● OBJECTIVE 1: Translate this sentence from the nuclear fusion passage into Spanish: "Nuclear fusion is the process that powers the Sun and other stars."
● OBJECTIVE 2: Extend the nuclear fusion passage, picking up after its final sentence.

● PAGE EXTRACT:

After a year of painstaking work, the NIF has published its work in three peer-review papers.
Nuclear fusion is the process that powers the Sun and other stars. Heavy hydrogen atoms collide with enough force that they fuse together to form a helium atom, consequently releasing enormous amounts of energy as a byproduct.
Ideally, once the hydrogen plasma "ignites," the fusion reaction becomes self-sustaining, with the fusions themselves producing enough power to maintain its temperature without external heating.
This has long been a dream of physicists and utopian settings often present fusion as the solution to all energy needs.
This vision of abundant clean energy took a major step forward on Aug. 8, 2021, when 192 laser beams pumped vastly more power than the entire U.S. electric grid into a small gold capsule and ignited, for a fraction of a second, the same thermonuclear fire that powers the Sun.

[Records from a spatial question set]
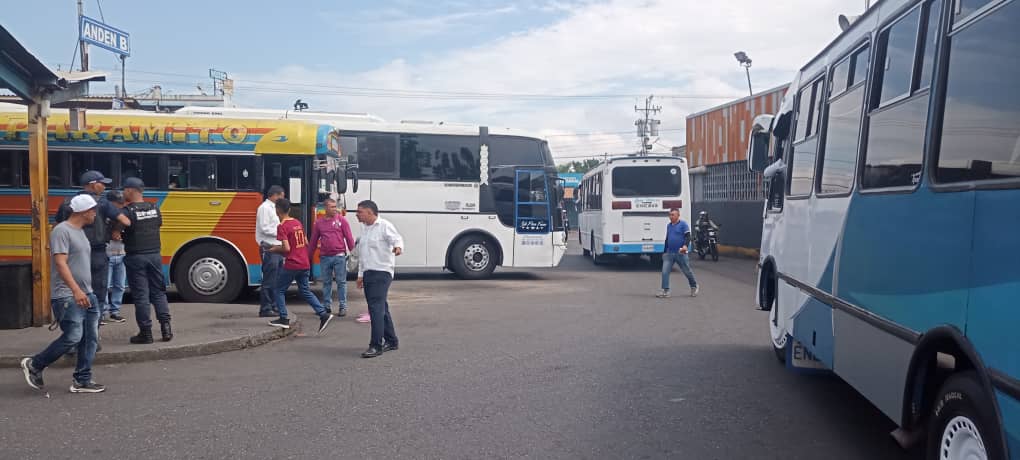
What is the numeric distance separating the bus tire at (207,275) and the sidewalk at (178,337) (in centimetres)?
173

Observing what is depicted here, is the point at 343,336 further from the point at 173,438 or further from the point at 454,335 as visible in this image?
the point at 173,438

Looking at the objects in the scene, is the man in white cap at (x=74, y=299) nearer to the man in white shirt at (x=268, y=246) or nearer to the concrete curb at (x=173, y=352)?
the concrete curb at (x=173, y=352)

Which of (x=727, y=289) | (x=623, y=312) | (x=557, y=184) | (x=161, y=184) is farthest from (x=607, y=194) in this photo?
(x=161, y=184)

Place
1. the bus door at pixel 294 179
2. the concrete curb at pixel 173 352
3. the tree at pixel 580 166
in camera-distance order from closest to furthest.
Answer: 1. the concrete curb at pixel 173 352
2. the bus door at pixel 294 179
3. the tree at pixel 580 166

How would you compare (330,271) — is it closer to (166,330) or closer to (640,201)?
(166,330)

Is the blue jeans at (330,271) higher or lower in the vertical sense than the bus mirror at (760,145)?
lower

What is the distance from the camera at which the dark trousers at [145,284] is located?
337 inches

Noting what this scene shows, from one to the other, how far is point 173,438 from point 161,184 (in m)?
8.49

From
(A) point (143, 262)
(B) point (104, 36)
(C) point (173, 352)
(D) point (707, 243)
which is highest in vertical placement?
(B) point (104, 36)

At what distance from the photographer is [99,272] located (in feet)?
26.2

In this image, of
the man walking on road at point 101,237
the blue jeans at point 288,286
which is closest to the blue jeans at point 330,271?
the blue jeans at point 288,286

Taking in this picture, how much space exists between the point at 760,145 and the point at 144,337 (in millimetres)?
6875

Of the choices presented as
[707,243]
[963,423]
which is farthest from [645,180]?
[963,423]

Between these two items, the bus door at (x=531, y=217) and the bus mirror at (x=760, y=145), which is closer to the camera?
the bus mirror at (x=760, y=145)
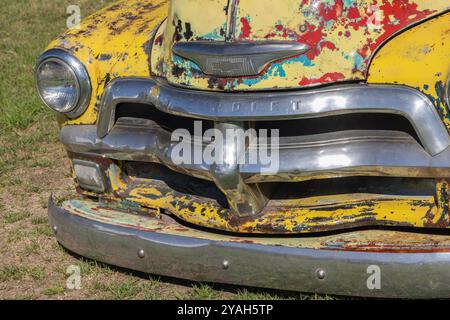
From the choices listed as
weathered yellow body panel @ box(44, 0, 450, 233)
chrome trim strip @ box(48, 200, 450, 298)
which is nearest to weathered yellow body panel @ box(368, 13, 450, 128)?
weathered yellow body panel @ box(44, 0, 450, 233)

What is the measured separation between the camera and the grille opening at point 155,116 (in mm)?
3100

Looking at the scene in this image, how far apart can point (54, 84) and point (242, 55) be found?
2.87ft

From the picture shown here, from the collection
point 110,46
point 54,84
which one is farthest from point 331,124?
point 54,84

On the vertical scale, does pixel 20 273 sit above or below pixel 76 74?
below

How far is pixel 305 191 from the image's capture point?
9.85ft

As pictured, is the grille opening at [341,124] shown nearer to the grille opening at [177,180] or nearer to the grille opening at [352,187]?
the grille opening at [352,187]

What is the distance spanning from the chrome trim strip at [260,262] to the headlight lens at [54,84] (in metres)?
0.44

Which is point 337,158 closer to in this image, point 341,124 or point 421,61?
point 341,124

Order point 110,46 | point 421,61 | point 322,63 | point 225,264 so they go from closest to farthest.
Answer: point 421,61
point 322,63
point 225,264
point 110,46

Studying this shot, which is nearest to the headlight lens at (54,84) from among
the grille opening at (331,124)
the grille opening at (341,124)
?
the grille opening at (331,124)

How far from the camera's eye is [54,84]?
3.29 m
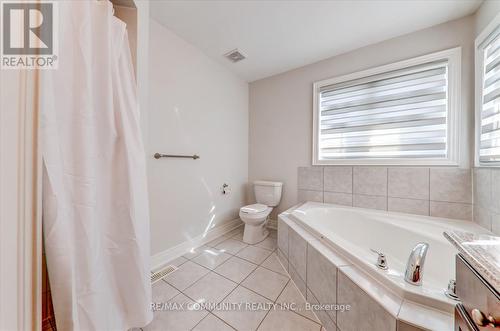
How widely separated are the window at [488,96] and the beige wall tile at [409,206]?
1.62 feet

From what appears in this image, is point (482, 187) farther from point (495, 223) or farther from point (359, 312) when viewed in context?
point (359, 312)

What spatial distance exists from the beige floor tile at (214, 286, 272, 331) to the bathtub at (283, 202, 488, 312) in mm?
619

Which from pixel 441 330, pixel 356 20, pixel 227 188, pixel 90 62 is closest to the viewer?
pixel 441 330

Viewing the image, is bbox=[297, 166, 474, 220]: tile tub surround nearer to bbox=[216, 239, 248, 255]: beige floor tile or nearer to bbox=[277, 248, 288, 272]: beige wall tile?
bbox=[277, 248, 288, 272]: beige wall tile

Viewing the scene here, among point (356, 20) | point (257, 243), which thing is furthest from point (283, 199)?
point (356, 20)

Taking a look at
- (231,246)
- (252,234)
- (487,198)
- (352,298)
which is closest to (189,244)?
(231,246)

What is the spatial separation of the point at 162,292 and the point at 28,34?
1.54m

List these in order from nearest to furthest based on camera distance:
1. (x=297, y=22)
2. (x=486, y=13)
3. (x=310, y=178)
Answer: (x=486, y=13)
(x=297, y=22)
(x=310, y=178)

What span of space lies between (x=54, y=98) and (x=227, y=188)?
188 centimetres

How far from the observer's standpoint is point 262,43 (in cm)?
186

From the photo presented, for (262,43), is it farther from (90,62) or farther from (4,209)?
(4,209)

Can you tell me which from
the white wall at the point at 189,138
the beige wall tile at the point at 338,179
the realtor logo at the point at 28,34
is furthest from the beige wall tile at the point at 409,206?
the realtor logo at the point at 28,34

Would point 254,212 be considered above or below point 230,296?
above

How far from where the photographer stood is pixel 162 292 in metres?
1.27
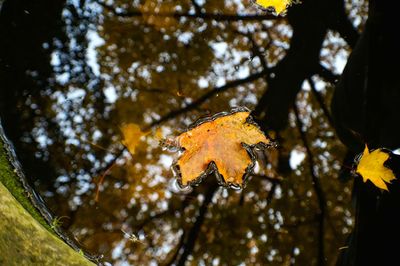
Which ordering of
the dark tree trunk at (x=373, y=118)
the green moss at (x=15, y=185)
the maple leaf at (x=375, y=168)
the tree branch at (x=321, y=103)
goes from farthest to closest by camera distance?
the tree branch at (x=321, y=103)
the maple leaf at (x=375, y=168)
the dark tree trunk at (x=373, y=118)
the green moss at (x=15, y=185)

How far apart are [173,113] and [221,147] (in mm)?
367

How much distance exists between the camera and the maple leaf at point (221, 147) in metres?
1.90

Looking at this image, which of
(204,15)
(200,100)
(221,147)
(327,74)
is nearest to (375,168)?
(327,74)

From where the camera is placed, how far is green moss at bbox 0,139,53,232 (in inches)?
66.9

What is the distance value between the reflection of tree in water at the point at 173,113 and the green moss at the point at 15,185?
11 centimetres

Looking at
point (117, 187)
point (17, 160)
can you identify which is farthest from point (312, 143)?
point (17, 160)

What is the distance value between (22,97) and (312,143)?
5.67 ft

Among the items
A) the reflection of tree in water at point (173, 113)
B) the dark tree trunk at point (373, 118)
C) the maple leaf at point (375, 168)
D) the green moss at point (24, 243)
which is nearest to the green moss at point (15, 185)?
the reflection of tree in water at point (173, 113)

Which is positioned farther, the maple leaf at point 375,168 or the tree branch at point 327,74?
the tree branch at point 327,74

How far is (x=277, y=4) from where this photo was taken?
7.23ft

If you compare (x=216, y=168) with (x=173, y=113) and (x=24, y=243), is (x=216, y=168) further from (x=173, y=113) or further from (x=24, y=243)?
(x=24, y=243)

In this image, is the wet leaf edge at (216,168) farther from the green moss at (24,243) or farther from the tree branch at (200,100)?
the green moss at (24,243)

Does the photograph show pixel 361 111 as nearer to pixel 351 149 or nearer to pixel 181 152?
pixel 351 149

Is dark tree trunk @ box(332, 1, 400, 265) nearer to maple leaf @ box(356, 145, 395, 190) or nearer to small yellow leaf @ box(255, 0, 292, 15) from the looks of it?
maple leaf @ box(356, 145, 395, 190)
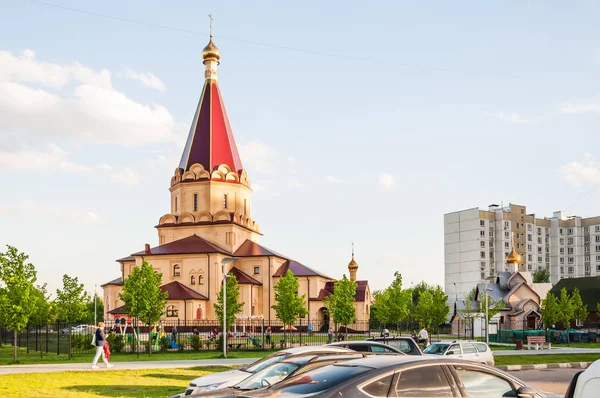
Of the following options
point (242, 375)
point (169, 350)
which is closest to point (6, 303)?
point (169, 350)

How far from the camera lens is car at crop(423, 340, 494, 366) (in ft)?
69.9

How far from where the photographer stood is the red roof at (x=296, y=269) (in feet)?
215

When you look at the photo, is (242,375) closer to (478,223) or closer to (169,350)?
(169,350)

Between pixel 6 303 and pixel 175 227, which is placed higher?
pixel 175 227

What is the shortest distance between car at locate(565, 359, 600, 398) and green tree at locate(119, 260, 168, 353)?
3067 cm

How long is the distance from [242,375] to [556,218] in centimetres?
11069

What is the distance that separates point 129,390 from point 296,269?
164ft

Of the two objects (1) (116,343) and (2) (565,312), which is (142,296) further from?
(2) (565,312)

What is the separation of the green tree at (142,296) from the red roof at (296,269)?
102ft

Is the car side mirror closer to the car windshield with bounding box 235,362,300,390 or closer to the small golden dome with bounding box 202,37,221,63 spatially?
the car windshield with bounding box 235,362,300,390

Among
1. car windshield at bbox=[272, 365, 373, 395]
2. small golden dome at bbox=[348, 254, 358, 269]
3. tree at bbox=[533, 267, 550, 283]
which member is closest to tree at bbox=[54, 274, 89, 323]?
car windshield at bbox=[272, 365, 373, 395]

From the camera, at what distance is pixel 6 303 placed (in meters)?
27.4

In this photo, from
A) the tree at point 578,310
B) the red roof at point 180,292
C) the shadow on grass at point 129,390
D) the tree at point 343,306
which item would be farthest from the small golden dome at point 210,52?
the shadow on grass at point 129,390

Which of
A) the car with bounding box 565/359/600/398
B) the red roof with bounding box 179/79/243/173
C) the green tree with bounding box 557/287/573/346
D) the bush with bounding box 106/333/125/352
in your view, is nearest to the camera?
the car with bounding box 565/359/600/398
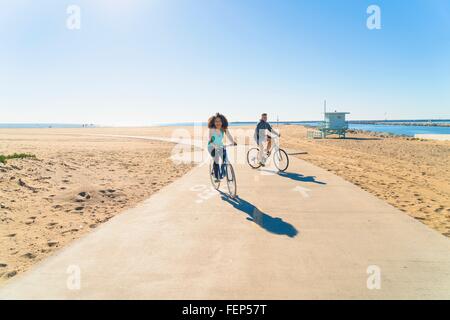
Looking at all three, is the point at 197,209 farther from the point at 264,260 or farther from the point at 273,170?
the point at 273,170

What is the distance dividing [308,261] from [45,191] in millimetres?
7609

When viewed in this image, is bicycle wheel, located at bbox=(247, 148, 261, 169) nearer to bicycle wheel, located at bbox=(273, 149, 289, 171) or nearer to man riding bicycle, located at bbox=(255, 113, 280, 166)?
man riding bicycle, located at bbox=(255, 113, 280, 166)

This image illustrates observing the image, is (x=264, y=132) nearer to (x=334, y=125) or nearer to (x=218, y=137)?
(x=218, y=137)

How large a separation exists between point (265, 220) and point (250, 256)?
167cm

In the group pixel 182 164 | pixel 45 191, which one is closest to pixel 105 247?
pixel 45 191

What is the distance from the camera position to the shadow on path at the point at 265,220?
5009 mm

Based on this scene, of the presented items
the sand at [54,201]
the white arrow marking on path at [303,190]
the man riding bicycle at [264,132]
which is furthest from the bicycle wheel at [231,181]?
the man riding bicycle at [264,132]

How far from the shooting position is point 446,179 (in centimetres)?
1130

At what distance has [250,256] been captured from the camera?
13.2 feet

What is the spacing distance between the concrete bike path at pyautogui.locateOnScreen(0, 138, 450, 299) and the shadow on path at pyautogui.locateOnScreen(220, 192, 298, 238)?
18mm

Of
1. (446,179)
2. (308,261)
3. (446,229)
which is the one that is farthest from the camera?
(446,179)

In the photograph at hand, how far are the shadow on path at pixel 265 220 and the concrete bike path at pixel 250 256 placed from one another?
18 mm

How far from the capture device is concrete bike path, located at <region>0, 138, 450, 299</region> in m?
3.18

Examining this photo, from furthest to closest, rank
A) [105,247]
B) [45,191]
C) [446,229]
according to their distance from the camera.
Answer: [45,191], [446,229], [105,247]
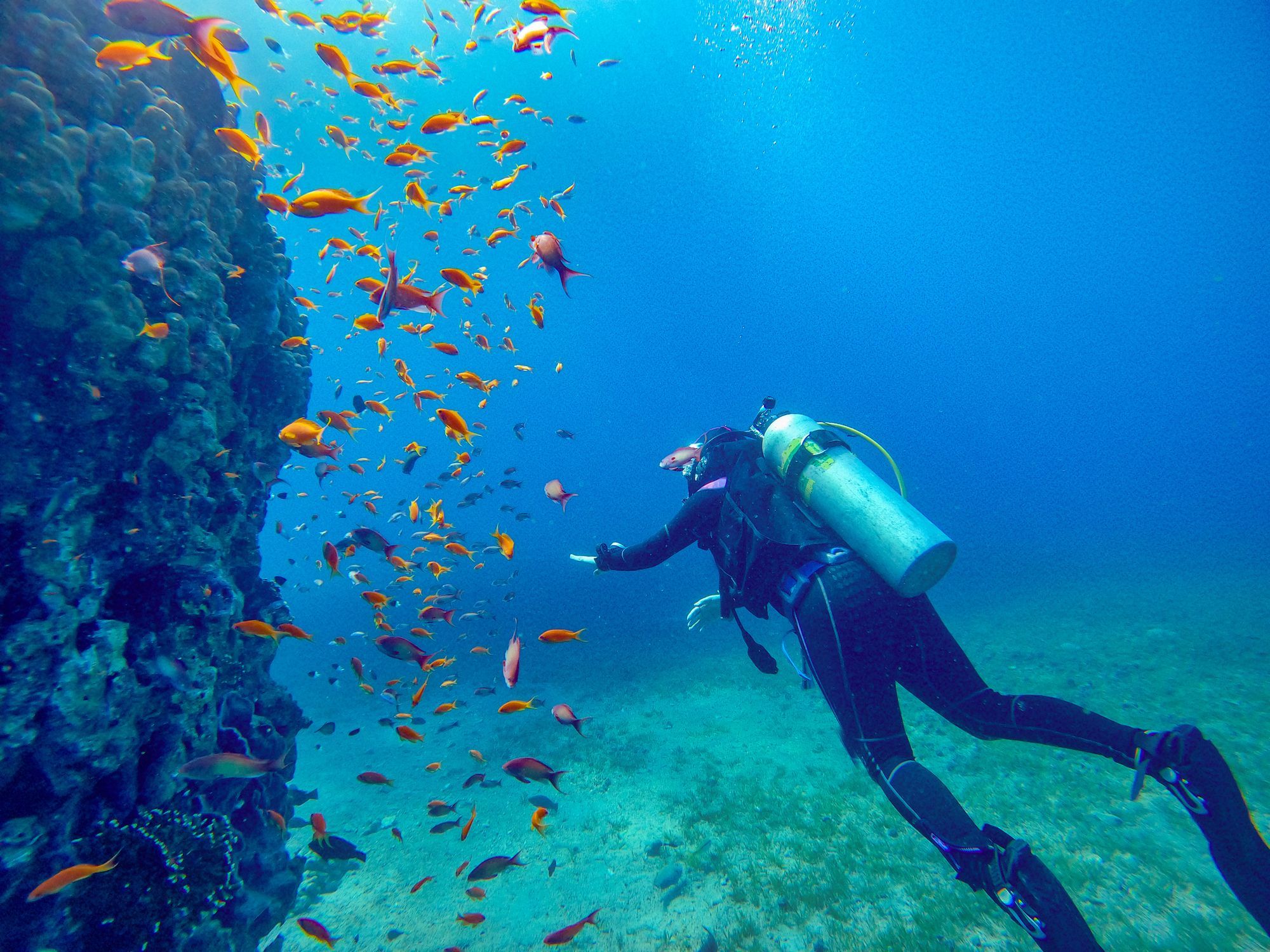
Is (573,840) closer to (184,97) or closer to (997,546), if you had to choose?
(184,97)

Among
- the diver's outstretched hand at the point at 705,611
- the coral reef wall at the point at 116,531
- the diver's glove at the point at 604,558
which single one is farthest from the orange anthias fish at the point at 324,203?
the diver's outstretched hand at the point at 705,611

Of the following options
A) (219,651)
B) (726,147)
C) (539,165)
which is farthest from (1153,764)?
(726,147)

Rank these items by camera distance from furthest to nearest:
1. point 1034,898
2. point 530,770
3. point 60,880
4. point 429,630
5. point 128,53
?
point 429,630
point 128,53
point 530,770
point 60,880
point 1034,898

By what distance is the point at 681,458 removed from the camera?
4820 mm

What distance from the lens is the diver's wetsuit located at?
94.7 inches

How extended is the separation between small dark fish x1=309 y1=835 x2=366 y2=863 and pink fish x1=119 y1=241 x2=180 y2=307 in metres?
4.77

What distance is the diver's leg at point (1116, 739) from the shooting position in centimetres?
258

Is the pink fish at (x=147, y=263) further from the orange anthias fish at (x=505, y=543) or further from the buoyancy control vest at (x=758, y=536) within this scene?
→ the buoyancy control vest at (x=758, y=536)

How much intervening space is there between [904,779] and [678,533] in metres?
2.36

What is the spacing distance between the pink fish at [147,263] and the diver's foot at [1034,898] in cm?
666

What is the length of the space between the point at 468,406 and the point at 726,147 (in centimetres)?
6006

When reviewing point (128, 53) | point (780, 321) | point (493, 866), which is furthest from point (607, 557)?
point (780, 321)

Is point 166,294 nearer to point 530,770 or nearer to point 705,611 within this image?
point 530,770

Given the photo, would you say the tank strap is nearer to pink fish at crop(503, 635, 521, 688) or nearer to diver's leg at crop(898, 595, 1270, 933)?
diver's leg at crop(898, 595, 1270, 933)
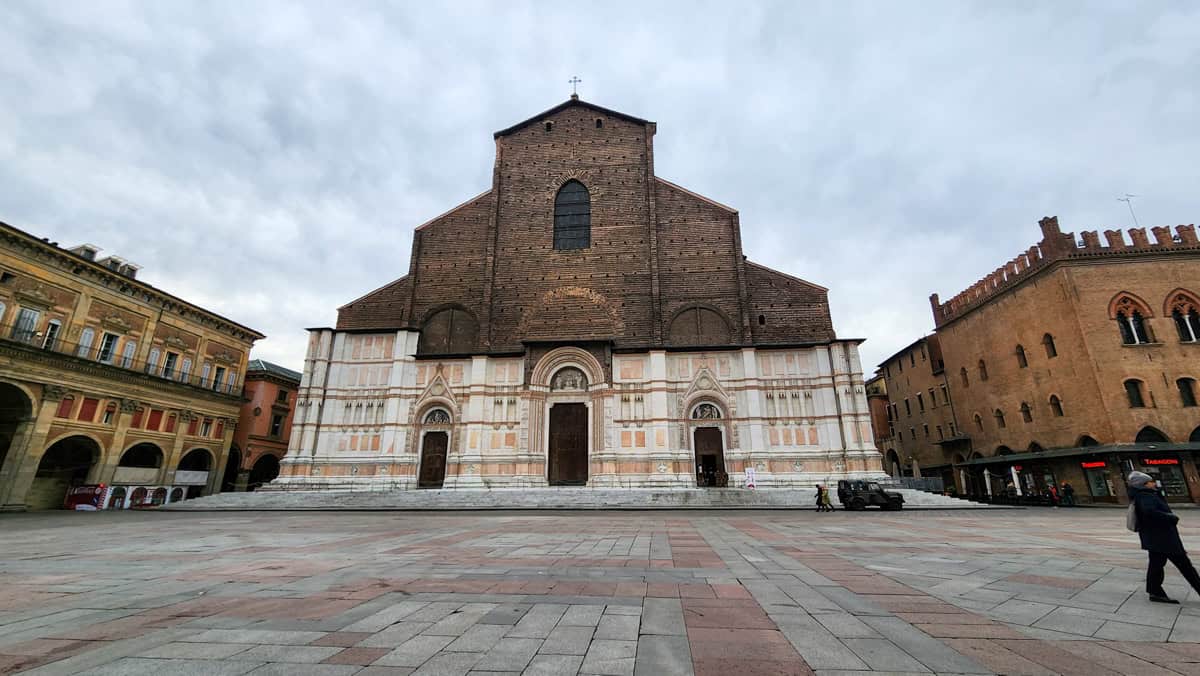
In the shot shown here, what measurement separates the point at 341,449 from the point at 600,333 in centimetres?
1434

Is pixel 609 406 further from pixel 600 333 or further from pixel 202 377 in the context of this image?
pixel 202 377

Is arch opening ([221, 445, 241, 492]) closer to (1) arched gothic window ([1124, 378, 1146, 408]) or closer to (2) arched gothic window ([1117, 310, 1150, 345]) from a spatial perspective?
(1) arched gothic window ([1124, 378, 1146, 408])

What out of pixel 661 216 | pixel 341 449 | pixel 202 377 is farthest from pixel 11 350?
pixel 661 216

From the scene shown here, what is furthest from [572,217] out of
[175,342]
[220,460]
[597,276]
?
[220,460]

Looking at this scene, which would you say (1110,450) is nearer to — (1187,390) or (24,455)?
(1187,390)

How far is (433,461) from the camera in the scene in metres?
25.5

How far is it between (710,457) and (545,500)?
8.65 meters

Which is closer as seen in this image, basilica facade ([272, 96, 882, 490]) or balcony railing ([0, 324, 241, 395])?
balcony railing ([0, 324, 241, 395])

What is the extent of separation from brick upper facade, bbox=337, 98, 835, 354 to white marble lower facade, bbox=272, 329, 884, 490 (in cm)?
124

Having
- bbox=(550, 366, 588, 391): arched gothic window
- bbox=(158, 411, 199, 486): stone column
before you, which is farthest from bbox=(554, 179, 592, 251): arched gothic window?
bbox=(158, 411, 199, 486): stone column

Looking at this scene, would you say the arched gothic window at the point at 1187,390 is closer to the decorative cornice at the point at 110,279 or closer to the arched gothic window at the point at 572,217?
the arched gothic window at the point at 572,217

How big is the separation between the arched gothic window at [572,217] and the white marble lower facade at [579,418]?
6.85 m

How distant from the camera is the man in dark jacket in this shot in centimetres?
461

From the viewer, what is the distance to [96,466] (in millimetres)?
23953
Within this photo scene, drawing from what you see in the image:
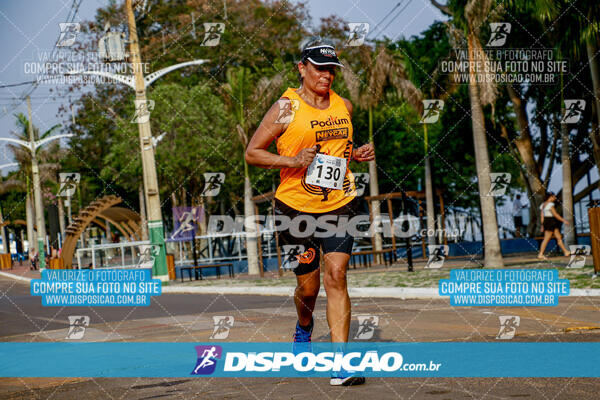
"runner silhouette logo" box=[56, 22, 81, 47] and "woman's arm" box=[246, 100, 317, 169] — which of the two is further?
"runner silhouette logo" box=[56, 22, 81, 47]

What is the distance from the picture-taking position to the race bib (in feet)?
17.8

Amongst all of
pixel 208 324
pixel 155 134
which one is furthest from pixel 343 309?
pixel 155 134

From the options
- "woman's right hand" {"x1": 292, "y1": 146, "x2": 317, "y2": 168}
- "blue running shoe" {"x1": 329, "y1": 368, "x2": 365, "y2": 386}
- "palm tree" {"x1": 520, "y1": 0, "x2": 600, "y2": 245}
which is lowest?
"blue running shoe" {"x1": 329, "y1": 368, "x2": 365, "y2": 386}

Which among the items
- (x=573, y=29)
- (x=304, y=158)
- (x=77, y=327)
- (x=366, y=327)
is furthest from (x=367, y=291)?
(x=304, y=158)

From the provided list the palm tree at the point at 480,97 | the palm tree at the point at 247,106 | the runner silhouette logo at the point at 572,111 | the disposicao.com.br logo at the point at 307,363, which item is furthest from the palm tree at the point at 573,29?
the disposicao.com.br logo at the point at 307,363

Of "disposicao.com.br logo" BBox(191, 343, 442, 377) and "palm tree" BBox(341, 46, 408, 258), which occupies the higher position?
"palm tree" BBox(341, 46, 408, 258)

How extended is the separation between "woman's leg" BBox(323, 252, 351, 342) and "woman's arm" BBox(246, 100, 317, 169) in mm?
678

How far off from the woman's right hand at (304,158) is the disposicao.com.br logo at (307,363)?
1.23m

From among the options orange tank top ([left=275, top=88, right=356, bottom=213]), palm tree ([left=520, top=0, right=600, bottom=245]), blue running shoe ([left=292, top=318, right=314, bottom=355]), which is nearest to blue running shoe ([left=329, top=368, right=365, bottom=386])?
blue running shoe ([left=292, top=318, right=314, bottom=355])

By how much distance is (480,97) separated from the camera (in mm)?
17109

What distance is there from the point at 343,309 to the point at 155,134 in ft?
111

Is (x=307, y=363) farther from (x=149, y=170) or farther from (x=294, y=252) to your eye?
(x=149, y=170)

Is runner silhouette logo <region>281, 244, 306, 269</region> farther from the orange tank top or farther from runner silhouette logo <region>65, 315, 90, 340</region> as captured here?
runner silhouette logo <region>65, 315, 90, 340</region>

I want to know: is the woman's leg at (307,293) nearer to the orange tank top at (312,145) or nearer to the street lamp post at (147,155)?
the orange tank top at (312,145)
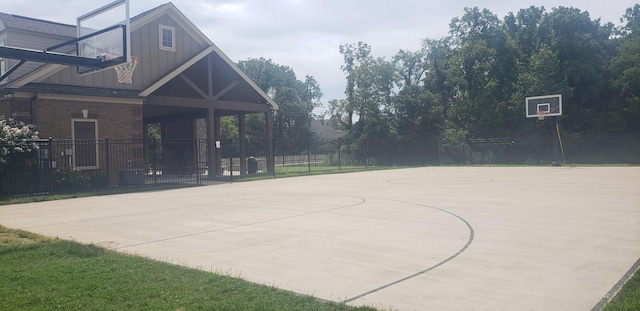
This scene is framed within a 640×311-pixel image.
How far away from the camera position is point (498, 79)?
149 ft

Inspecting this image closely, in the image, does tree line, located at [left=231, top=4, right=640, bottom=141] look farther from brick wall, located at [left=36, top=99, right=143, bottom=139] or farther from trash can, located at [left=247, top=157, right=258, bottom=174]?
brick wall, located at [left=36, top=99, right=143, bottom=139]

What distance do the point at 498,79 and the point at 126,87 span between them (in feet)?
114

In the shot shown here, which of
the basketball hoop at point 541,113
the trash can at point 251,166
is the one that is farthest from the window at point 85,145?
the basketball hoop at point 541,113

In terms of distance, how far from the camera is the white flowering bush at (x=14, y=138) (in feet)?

● OUTPUT 1: La fusión nuclear es el proceso que alimenta al Sol y a otras estrellas.

● OUTPUT 2:
The experiment was enabled by focusing these lasers, roughly the size of three football fields, into a target nearly the size of a BB, which produced a hot-spot the diameter of the human hair. The result, generation of more than 10 quadrillion watts of fusion power for 100 trillionths of a second.
You can read about fusion power and the importance of lasers in its ignition in The dream of fusion made real with boron in the April 8, 2020, edition of Metal Tech News.
"This result is a historic step forward for inertial confinement fusion research, opening a fundamentally new regime for exploration and the advancement of our critical national security missions," said Lawrence Livermore National Laboratory Director Kim Budil during the announcement in 2021. "It is also a testament to the innovation, ingenuity, commitment and grit of this team and the many researchers in this field over the decades who have steadfastly pursued this goal."
If mankind could harness this reaction to generate electricity, it would be one of the most efficient and least polluting sources of energy possible. No fossil fuels would be required as the only fuel would be hydrogen, and the only byproduct would be helium, which is used in many industries and of which supplies are beginning to dwindle.
However, the problem with fusion energy at the moment is that we do not have the technical capabilities to harness its power. Hence, scientists and researchers worldwide have been working on a solution for decades.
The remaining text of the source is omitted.